::: EXTRACTED DATA :::
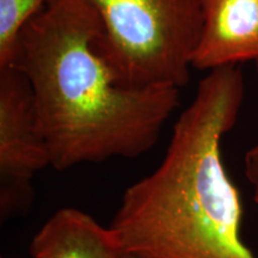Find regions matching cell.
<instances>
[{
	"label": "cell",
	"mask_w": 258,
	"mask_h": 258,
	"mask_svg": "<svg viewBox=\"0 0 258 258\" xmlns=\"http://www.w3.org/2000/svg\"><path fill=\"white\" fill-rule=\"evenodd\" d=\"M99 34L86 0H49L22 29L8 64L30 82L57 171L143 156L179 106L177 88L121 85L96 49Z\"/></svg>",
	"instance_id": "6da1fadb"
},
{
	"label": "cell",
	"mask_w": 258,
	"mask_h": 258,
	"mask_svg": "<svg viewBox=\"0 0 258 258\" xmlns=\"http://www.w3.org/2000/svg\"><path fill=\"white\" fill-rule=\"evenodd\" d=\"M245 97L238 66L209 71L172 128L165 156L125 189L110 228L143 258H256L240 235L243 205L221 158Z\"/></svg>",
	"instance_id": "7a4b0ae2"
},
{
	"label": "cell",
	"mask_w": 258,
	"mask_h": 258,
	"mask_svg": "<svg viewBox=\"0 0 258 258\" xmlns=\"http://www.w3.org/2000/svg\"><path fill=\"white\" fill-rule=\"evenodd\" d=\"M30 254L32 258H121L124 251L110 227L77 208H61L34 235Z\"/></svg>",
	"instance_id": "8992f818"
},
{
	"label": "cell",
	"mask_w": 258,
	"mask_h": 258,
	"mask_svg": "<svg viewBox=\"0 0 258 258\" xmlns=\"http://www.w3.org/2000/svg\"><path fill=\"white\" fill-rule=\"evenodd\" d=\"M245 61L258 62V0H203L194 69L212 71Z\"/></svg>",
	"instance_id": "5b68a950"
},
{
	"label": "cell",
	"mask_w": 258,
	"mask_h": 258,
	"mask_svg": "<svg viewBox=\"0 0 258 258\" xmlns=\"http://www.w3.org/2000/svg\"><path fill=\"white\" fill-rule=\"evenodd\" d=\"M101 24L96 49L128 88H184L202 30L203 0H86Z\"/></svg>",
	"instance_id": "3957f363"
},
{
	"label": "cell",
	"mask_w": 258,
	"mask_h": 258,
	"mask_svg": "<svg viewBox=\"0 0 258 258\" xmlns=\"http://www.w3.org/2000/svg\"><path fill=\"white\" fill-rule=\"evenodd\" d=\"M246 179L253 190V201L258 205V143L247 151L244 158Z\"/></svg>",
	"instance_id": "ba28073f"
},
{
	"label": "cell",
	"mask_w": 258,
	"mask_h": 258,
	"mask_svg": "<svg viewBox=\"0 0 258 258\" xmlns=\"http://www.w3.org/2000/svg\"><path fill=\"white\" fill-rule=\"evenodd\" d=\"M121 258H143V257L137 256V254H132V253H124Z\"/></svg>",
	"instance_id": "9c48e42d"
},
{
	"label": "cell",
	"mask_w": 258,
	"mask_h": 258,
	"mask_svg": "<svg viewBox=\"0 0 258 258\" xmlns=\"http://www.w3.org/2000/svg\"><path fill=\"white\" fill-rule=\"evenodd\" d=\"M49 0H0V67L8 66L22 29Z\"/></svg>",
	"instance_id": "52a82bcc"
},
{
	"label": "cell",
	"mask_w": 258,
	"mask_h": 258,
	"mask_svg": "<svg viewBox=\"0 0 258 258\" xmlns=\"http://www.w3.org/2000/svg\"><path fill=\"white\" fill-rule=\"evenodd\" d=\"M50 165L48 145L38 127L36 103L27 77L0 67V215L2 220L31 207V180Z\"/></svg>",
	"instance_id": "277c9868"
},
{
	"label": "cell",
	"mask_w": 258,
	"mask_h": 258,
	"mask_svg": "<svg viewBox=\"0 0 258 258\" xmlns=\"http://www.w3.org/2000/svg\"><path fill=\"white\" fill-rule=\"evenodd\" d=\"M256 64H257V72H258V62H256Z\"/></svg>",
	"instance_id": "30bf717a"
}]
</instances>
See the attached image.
:::
::: EXTRACTED DATA :::
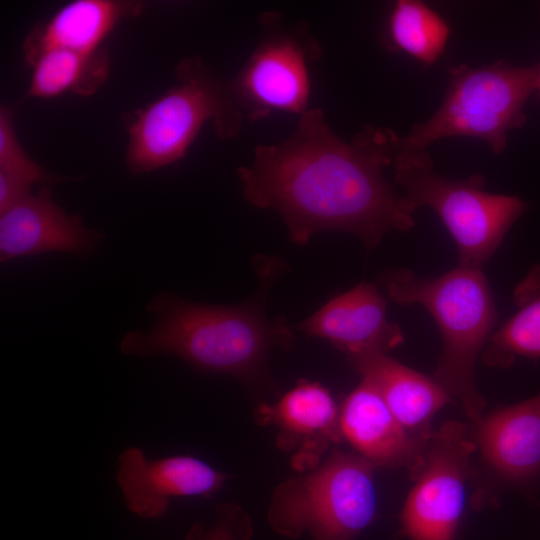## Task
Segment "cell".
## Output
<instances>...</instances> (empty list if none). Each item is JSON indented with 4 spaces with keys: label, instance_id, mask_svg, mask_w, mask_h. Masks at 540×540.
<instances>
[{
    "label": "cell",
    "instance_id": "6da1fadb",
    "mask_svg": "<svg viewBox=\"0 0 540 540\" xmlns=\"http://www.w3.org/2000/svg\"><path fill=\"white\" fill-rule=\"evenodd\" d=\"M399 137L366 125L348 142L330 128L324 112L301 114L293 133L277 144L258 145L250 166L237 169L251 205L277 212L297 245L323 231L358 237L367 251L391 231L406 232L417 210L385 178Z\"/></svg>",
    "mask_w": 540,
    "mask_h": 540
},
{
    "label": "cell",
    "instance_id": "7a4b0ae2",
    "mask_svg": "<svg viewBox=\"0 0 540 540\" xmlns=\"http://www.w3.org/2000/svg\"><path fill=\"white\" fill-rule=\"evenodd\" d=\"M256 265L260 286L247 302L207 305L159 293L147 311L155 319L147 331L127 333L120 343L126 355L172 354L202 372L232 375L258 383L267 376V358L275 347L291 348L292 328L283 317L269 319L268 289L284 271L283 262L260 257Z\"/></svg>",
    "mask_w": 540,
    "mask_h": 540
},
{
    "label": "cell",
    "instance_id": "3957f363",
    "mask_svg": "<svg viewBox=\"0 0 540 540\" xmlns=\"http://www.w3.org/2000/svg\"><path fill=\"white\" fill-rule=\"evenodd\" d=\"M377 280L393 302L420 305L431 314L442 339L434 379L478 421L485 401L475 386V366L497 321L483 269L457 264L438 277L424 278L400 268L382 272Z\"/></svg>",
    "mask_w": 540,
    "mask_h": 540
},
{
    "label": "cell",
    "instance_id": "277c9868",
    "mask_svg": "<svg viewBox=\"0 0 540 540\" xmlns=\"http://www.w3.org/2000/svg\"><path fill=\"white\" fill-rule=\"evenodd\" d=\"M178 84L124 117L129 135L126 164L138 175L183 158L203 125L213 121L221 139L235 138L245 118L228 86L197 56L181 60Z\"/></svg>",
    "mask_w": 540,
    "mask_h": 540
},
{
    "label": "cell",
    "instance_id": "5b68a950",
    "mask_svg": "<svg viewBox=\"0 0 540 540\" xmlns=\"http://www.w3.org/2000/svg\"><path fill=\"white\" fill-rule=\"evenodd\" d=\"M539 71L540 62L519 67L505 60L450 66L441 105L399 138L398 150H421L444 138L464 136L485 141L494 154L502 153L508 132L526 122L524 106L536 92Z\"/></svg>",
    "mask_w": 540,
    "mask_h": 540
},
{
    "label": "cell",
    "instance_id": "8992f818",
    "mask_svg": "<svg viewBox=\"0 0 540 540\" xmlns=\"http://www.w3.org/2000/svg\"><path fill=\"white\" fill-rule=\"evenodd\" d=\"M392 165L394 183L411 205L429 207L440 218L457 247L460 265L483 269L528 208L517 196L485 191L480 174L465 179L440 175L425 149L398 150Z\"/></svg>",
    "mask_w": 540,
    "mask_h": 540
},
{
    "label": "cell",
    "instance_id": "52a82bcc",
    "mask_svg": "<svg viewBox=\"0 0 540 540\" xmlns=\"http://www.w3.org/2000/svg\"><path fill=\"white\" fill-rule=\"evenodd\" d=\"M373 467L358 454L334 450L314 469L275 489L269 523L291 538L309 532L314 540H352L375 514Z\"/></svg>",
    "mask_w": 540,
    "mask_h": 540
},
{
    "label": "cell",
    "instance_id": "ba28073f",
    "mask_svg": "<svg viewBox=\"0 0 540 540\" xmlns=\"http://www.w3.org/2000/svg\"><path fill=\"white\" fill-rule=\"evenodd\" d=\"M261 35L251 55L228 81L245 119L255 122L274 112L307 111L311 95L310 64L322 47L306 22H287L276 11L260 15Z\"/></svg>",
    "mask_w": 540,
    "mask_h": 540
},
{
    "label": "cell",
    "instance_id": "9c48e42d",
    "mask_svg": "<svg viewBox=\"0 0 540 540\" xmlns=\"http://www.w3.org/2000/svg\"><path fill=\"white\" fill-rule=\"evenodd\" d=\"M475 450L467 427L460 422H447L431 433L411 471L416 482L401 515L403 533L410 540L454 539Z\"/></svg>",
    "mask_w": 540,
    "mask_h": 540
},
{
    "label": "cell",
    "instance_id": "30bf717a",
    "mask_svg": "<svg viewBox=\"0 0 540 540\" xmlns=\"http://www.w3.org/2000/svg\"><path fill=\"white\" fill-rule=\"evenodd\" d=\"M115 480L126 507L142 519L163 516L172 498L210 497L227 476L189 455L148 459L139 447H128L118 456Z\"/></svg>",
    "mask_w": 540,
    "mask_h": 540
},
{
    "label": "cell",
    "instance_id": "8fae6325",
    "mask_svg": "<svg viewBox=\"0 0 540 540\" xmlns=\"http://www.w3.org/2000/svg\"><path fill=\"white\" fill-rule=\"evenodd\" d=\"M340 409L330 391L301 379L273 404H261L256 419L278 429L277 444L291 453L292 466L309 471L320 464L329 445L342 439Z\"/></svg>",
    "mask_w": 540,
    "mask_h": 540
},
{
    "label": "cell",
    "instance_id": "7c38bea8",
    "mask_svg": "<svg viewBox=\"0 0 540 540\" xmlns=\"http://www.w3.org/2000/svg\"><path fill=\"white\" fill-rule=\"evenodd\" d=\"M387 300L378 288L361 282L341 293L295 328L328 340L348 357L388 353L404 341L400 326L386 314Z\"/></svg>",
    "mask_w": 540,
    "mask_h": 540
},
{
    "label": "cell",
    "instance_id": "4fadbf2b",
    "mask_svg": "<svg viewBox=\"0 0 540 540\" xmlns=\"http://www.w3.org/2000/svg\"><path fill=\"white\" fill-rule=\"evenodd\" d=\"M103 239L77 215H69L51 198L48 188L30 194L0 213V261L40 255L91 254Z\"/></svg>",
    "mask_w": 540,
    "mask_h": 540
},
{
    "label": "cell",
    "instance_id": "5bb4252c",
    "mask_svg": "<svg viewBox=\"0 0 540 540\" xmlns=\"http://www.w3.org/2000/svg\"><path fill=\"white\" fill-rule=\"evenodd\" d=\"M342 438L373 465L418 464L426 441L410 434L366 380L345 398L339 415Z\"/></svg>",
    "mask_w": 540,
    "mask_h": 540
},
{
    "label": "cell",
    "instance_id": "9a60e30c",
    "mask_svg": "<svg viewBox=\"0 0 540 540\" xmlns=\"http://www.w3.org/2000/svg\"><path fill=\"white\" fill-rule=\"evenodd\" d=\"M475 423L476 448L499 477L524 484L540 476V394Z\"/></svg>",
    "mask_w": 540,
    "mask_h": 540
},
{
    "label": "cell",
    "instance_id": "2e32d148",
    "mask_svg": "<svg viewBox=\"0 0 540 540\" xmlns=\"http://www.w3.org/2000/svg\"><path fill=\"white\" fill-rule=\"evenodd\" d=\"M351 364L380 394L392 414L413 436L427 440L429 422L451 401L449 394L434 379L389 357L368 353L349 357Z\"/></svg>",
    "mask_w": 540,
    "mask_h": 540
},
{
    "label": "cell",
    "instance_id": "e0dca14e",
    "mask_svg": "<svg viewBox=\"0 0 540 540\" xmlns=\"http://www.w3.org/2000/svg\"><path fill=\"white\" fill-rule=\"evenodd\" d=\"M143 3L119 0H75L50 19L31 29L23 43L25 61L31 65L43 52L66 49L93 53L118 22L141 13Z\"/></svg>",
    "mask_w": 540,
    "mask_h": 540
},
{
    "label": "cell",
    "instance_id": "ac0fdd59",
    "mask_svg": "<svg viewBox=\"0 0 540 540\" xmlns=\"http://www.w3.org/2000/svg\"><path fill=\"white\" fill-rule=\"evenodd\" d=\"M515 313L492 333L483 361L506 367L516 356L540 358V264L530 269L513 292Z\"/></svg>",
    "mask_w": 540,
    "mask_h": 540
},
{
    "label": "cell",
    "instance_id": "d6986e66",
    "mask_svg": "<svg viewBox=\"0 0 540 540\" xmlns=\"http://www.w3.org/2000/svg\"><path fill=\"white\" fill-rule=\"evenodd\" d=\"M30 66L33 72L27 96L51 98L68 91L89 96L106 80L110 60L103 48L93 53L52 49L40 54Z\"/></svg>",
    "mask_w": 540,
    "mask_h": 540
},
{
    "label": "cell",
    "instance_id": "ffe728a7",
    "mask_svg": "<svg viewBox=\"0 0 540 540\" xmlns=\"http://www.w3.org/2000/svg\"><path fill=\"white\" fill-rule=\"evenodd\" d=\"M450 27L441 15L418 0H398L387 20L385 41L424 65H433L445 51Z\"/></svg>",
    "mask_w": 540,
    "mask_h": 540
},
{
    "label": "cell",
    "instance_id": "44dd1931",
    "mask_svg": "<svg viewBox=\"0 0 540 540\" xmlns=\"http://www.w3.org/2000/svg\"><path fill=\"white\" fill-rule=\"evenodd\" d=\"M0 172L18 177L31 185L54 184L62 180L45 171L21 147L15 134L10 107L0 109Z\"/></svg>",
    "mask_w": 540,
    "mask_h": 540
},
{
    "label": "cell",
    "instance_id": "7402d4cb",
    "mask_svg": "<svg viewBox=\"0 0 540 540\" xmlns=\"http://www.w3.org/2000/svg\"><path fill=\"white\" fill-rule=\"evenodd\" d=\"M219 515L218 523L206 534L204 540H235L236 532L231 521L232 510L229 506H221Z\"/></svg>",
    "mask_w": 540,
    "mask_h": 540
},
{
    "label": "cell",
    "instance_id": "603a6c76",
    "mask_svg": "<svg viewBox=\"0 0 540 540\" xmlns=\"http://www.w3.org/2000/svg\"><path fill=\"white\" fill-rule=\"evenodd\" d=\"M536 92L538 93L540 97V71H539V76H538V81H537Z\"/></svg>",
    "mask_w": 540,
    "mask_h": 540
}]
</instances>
:::
— AIM OF THE TASK —
Please copy the data word for word, starting at the line that contains "Find regions matching cell." and ending after the line that contains "254L32 258H121L124 251L110". Leave the pictures out of your answer.

— PROBLEM SOLUTION —
Find regions matching cell.
<instances>
[{
	"label": "cell",
	"mask_w": 258,
	"mask_h": 258,
	"mask_svg": "<svg viewBox=\"0 0 258 258\" xmlns=\"http://www.w3.org/2000/svg\"><path fill=\"white\" fill-rule=\"evenodd\" d=\"M99 34L86 0H49L22 29L8 64L30 82L57 171L143 156L179 106L177 88L121 85L96 49Z\"/></svg>",
	"instance_id": "6da1fadb"
},
{
	"label": "cell",
	"mask_w": 258,
	"mask_h": 258,
	"mask_svg": "<svg viewBox=\"0 0 258 258\" xmlns=\"http://www.w3.org/2000/svg\"><path fill=\"white\" fill-rule=\"evenodd\" d=\"M245 97L238 66L209 71L172 128L165 156L125 189L110 228L143 258H256L240 235L243 205L221 158Z\"/></svg>",
	"instance_id": "7a4b0ae2"
},
{
	"label": "cell",
	"mask_w": 258,
	"mask_h": 258,
	"mask_svg": "<svg viewBox=\"0 0 258 258\" xmlns=\"http://www.w3.org/2000/svg\"><path fill=\"white\" fill-rule=\"evenodd\" d=\"M30 254L32 258H121L124 251L110 227L77 208H61L34 235Z\"/></svg>",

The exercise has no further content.